Aurélien Branger, chargé de mission offre légale à l’Hadopi a choisi de réunir des professionnels de trois industries que sont la musique, représentée par Emily Gonneau, le jeu vidéo avec Nabil Laredj, directeur Business Development & Licensing chez Blacknut et l’audiovisuel avec Alain Benguigui, producteur de films Sombrero Films, pour confronter leurs points de vue sur la manière dont les industries créatives s’adaptent au numérique.
« Les jeux vidéo se sont adaptés au numérique, mais pas dans la douleur. », a introduit Nabil Laredj. Aujourd’hui, les jeux vidéo représentent la deuxième industrie culturelle dans le monde, et 2018 est la première année où le digital l’emporte sur le physique au niveau du chiffre d’affaire. Le jeu vidéo physique est en perte de vitesse de 10 à 15% par an, et devrait cesser d’exister d’ici 2022.

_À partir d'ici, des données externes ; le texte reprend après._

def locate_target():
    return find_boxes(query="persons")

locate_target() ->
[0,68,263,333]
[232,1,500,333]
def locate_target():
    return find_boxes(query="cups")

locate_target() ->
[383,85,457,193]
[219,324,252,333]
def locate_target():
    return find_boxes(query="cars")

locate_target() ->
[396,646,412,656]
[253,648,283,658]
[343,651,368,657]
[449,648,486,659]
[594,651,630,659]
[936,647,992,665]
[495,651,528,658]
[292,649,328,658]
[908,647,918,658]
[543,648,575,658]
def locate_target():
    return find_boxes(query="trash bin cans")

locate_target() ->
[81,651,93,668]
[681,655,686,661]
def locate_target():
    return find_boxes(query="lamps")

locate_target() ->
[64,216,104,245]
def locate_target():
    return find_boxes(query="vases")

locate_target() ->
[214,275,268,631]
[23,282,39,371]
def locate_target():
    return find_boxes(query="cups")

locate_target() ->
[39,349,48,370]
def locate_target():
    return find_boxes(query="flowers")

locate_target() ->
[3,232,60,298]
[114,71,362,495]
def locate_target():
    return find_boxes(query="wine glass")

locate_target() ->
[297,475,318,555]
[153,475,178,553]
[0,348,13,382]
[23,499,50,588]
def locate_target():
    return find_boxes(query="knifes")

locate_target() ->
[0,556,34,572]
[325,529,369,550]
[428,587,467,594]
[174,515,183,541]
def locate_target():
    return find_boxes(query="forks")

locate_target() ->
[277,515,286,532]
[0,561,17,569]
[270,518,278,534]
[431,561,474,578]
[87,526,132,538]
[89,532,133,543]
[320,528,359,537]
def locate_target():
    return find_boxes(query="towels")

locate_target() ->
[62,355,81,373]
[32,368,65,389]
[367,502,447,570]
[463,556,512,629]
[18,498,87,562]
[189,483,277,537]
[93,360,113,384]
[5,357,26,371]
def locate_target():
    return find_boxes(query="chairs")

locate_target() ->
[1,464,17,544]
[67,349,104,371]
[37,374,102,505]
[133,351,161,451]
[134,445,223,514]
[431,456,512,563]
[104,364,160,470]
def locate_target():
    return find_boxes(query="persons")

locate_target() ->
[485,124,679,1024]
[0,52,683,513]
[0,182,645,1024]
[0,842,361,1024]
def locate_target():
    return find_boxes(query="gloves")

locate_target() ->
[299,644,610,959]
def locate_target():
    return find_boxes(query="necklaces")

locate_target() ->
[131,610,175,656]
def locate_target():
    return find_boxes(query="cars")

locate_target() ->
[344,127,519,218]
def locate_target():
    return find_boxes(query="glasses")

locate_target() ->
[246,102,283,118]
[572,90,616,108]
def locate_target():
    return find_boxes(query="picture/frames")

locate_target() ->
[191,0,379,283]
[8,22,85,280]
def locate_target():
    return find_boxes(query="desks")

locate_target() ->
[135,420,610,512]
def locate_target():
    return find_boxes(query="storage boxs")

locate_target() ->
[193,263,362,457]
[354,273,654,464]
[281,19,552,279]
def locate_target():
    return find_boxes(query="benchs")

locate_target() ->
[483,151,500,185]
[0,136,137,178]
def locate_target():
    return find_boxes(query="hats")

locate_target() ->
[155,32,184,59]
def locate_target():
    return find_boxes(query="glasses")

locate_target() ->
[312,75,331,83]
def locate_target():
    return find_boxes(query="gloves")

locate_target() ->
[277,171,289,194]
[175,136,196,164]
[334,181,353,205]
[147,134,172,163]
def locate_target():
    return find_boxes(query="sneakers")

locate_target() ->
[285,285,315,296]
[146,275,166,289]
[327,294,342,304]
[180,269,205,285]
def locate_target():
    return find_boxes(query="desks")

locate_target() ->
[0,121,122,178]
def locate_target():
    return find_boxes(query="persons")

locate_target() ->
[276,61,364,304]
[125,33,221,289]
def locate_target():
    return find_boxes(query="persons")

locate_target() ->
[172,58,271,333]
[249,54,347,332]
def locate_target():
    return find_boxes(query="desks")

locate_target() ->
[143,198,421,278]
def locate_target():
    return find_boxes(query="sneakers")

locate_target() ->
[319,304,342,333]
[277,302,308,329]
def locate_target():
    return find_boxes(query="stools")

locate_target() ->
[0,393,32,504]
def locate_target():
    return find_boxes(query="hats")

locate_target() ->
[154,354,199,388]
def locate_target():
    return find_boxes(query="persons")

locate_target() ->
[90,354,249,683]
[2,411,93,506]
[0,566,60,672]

Dans le secteur de l’audiovisuel, les supports ne sont pas les mêmes et les usages non plus. Par ailleurs, le cinéma s’inscrit dans une chronologie des médias, qui permet de préserver la production cinématographique et d’obtenir des moyens de financement. « L’arrivée des nouvelles plateformes numériques qui ne veulent pas respecter la règle de la chronologie, ni participer aux préfinancements des œuvres, fait que nous sommes les derniers à nous adapter au numérique. »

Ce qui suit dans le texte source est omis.